In contrast to the professional distance of an NGO that gives these characters shelter and analyzes them as “cases,” the NGO director shows them empathy. Sensibility and imagination are her visionary tactics and they allow her to understand the fractures in both young people. This is a strange and suggestive tale in which something angelic flutters among hurt, defenseless, and incomplete beings.
The book ends with the short novella “El Chofer” [The chauffeur]—an extended version of the same story in Retrato de mujer sin familia ante una copa [Portrait of a woman with no family in front of a glass] (2007). We are once again in a guest house, with its staircases and rooms on top of one another. Inside, an elderly man is in his final throes; many women surround him and take care of him, although deep down they hope for his death. Opposite the elderly man is Héctor, a chauffeur, whose strength and good looks dazzle the women in the house, especially Julia, a university professor of literature and the protagonist-narrator. In spite of her bourgeois upbringing, and following the strength and purity of her sexual instincts, she falls in love with this simple, marginal man who is both tender and gruff. He is a recovering drug addict who now assists the ill elderly man. Héctor is also a godfather figure in the Callao slums, where he is admired like a hero.
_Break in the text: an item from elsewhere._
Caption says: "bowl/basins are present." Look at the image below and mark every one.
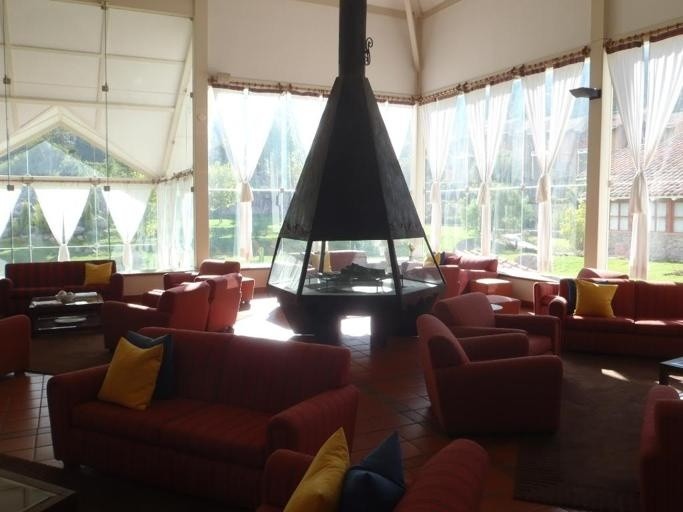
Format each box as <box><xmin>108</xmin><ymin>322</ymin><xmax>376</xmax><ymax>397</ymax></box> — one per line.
<box><xmin>55</xmin><ymin>294</ymin><xmax>77</xmax><ymax>302</ymax></box>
Closing this collection with a love story that promises nothing both is and is not a manifestation of Bauman’s liquid love. On the one hand, there are no time requirements, no commitments. Yet, on the other hand, the protagonist follows a passion imbued with the rebellious ingredients of romantic love—a love that also contains a heavy dose of explicit eroticism that eighteenth- and nineteenth-century romantic fiction lacked. Beautifully, Julia, the protagonist, lets herself fall in love without worrying about outcomes or calculating “costs and benefits,” and without putting herself before the human being she loves. Rather, she allows herself to admire his quick wit and intelligence, which makes up for his ignorance regarding so-called “cultured” subjects.
The three stories in Amores líquidos demonstrate Carmen Ollé’s talent as a narrator and the important place her work occupies in contemporary Peruvian literature.
Rossella Di Paolo
Lima, Peru
Translated by Amy Olen
University of Wisconsin-Milwaukee
Rossella Di Paolo (Lima, 1960) studied Literature at the Pontifical Catholic University of Peru and has published the poetry collections Prueba de galera (1985), Continuidad de los cuadros (1988), Piel alzada (1993), Tablillas de San Lázaro (2001) and La silla en el mar, which won the Luces Prize from the Peruvian daily El Comercio for Best Poetry Book of 2016. Her poetry has appeared in a variety of anthologies of Peruvian and Latin American poetry. In 2020, she won the Premio Casa de la Literatura Peruana prize and was distinguished as a Personalidad Meritoria de la Cultura (Admirable Cultural Personality) by the Peruvian Ministry of Culture.
Amy Olen is Assistant Professor at the University of Wisconsin-Milwaukee. Her Ph.D. is in Spanish and Portuguese from The University of Texas at Austin. She holds Master’s Degrees in Translation Studies and Spanish and Portuguese, both from UW-Milwaukee. Her research interests include Latin American Indigenous writing and Translation Studies.